─── Supplied passage ───

For decades, investing privately has been reserved for the wealthy, and the wealthy have fully embraced private investments for their many benefits, including:
- Above-market returns through both cash flow and appreciation.
- Transparency and access to management.
- Less volatility due to non-correlation to the stock market and too long lockup periods preventing herd behavior.
- Access to asset classes that are prohibitive to individual investors.
- Access to companies in markets and segments with less competition allowing for value-add opportunities.
- Defined exits for most offerings.
- Significant tax benefits.
The exclusivity of private investing is due to the two-tier system of U.S. securities laws and regulations where securities are offered through public and private markets. Under the federal securities laws, a company may not offer or sell securities unless the offering has been registered with the SEC or an exemption from registration is available.
Registration (i.e., going public through an IPO) is expensive, time-consuming, and complicated. Still, the companies who successfully navigate the registration process can offer their securities to a large audience through a public market.
Companies wishing to offer their securities without the hassle of registration can offer their securities through a private placement. Private placements are not subject to some of the laws and regulations that are designed to protect investors, such as the comprehensive disclosure requirements that apply to registered offerings, such as the requirement to provide prospective investors with a prospectus.
The SEC approach to registered offerings vs. its approach to private offerings is very different. Because public investments are available to all, the SEC aims to protect investors through disclosure. This requires the public company to provide specific and comprehensive details and information about the company’s business, management, and financial statements to give investors as much information as possible to make an informed decision.
With private placements, because the issuer is not required to provide the same comprehensive disclosures to prospective investors, the SEC’s approach is less centered on disclosure and more on prospective investors’ qualification and financial sophistication. And this is why private investing has been and continues to be exclusive despite the JOBS Act opening up private investments to more investors through permitting advertising under certain circumstances and through crowdfunding.
The SEC has stated that:
private placements are appropriate only for those with substantial resources and who have the financial sophistication to understand the risks involved along with the means to withstand a complete loss of their investment.
The exemptions that private companies rely on the most for their private placements can be found under Rule 506 of Regulation D, allowing companies to raise capital with no offering limits and preempt state securities rules. Exemptions are available under both Rule 506(b) and 506(c). Rule 506(c) allows for limited advertising but is available to accredited investors only who must verify their accredited status through official documentation or third-party verification.
Rule 506(b) does not allow advertising or general solicitation but does not require third-party verification of accredited investor status. A prospective investor can merely self-verify that they are an accredited investor. Rule 506(b) is often preferred over Rule 506(c) because of the less red tape required around accredited investor status.
Companies relying on Rule 506(b) are foregoing advertising to reduce red tape in favor of soliciting interest in their offerings through their established networks, friends and family, word of mouth, and referrals.
This is why private investments have been exclusive to the wealthy. These types of deals would never be passed on to anyone who would not qualify as an accredited investor.
Although Rule 506(b) allows participation by up to 35 non-accredited investors in any single offering, the issuers are required to provide audited financial statements and to offer disclosures similar to the disclosures required for registered offerings. For this reason, the majority of 506 offerings under Regulation D are exclusive to accredited investors.
The whole point of a private placement was to avoid the time-consuming disclosure requirements and expense of audited financial statements required for a public offering. That is why most Rule 506 offerings are limited to accredited investors.

───

- **Parts of the exercise**:
[1] Per the passage on private investing, how many non-accredited investors may take part in any single Rule 506(b) offering?
[2] Transcribe the passage on private investing between "For decades, investing" and "preventing herd behavior.", inclusive.

─── Data for analysis ───

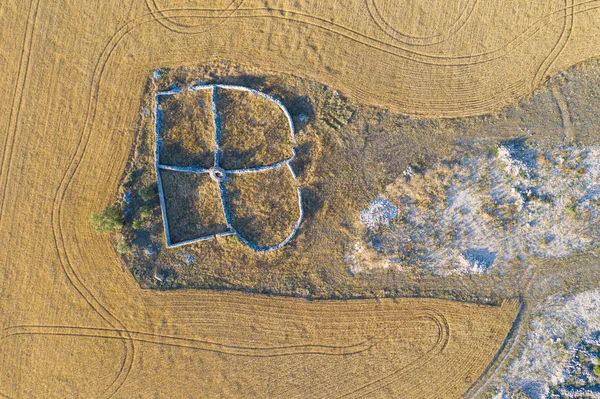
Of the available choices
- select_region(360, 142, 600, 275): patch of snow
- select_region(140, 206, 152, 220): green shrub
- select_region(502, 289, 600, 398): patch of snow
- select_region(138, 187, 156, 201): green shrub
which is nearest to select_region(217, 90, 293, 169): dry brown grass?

───

- **Responses by task**:
[1] Up to 35.

[2]
For decades, investing privately has been reserved for the wealthy, and the wealthy have fully embraced private investments for their many benefits, including:
- Above-market returns through both cash flow and appreciation.
- Transparency and access to management.
- Less volatility due to non-correlation to the stock market and too long lockup periods preventing herd behavior.